PROBLEM: A stretch of the entries below is to be set down exactly, running from the line with "Strong self-adhesive" through the line with "Empower Your Team", both included, and no other line.

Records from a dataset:
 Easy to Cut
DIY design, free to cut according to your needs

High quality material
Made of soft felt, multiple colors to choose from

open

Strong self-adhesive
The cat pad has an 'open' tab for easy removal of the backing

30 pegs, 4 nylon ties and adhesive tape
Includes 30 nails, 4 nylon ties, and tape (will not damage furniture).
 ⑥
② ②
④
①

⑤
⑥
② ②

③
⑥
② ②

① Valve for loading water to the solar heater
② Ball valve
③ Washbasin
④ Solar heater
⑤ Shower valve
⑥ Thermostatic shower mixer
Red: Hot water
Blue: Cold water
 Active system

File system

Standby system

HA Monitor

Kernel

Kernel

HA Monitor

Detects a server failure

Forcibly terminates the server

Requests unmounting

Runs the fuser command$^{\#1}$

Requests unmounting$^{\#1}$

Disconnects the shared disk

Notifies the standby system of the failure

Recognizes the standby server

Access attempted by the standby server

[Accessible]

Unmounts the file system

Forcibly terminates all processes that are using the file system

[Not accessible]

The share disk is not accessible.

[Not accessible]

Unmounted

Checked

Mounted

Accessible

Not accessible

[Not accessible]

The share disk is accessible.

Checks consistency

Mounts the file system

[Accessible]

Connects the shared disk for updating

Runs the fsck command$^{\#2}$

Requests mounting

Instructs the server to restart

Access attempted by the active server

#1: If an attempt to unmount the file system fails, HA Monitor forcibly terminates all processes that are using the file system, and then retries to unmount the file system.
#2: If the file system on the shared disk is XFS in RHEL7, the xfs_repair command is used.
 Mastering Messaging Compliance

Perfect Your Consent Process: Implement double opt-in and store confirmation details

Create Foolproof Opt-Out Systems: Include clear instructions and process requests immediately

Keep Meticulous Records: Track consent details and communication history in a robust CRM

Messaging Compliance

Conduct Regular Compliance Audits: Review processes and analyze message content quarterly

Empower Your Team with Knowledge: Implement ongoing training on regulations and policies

* * *

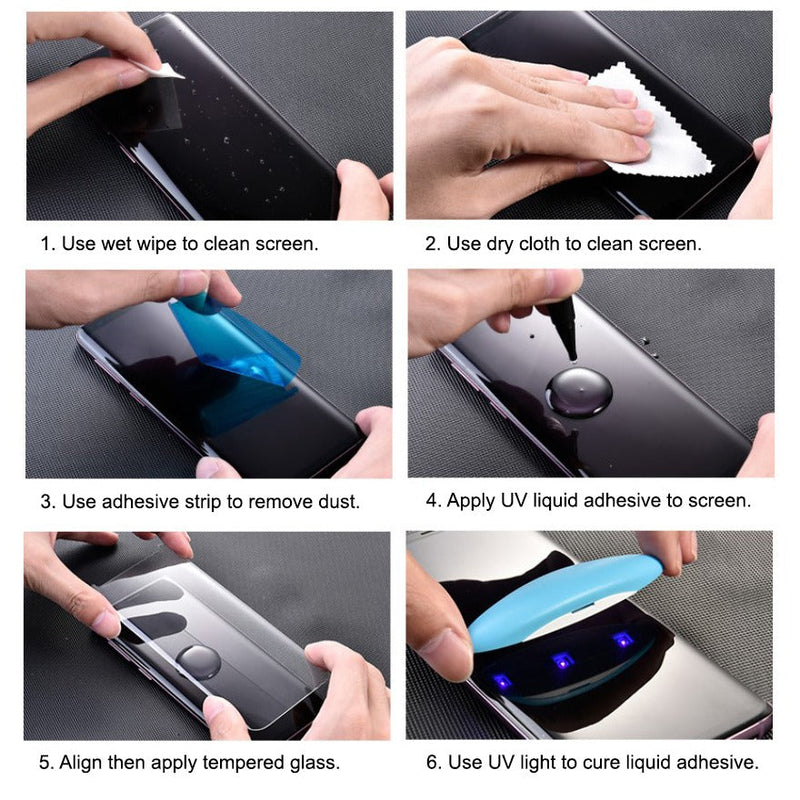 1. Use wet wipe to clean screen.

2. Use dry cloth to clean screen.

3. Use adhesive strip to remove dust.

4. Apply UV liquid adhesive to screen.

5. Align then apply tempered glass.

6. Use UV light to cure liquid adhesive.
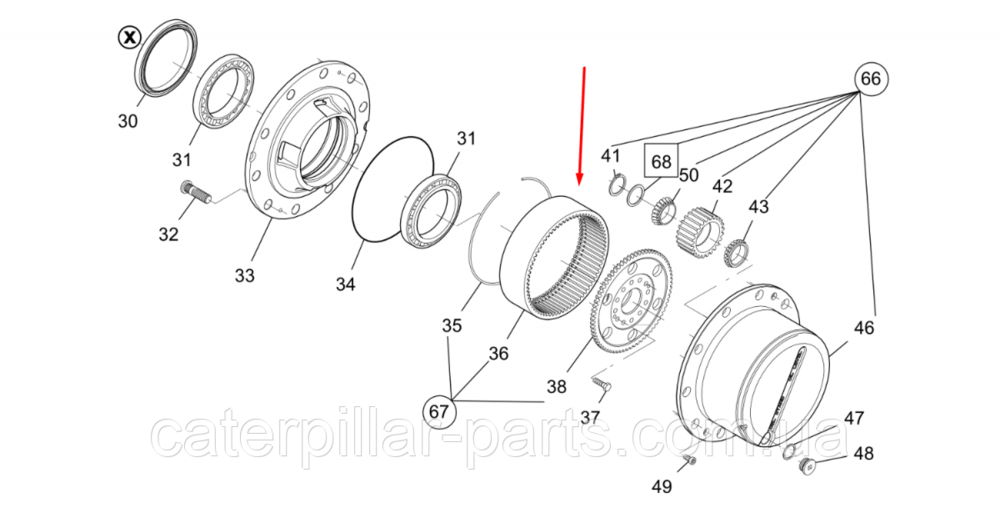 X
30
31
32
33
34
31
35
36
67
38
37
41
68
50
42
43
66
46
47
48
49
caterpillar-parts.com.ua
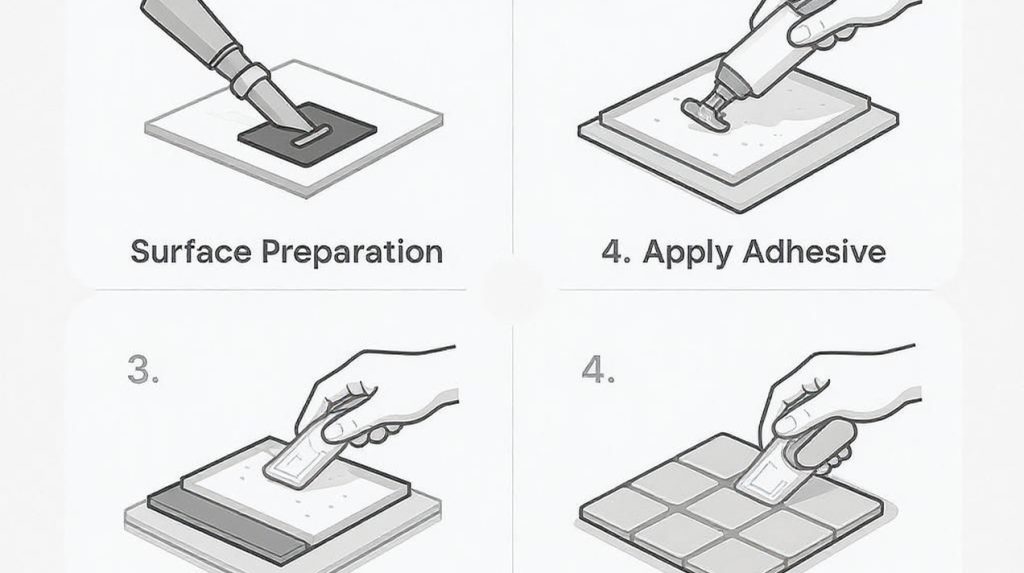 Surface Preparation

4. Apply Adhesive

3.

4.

THE ANSWER:
Strong self-adhesive
The cat pad has an 'open' tab for easy removal of the backing

30 pegs, 4 nylon ties and adhesive tape
Includes 30 nails, 4 nylon ties, and tape (will not damage furniture).
 ⑥
② ②
④
①

⑤
⑥
② ②

③
⑥
② ②

① Valve for loading water to the solar heater
② Ball valve
③ Washbasin
④ Solar heater
⑤ Shower valve
⑥ Thermostatic shower mixer
Red: Hot water
Blue: Cold water
 Active system

File system

Standby system

HA Monitor

Kernel

Kernel

HA Monitor

Detects a server failure

Forcibly terminates the server

Requests unmounting

Runs the fuser command$^{\#1}$

Requests unmounting$^{\#1}$

Disconnects the shared disk

Notifies the standby system of the failure

Recognizes the standby server

Access attempted by the standby server

[Accessible]

Unmounts the file system

Forcibly terminates all processes that are using the file system

[Not accessible]

The share disk is not accessible.

[Not accessible]

Unmounted

Checked

Mounted

Accessible

Not accessible

[Not accessible]

The share disk is accessible.

Checks consistency

Mounts the file system

[Accessible]

Connects the shared disk for updating

Runs the fsck command$^{\#2}$

Requests mounting

Instructs the server to restart

Access attempted by the active server

#1: If an attempt to unmount the file system fails, HA Monitor forcibly terminates all processes that are using the file system, and then retries to unmount the file system.
#2: If the file system on the shared disk is XFS in RHEL7, the xfs_repair command is used.
 Mastering Messaging Compliance

Perfect Your Consent Process: Implement double opt-in and store confirmation details

Create Foolproof Opt-Out Systems: Include clear instructions and process requests immediately

Keep Meticulous Records: Track consent details and communication history in a robust CRM

Messaging Compliance

Conduct Regular Compliance Audits: Review processes and analyze message content quarterly

Empower Your Team with Knowledge: Implement ongoing training on regulations and policies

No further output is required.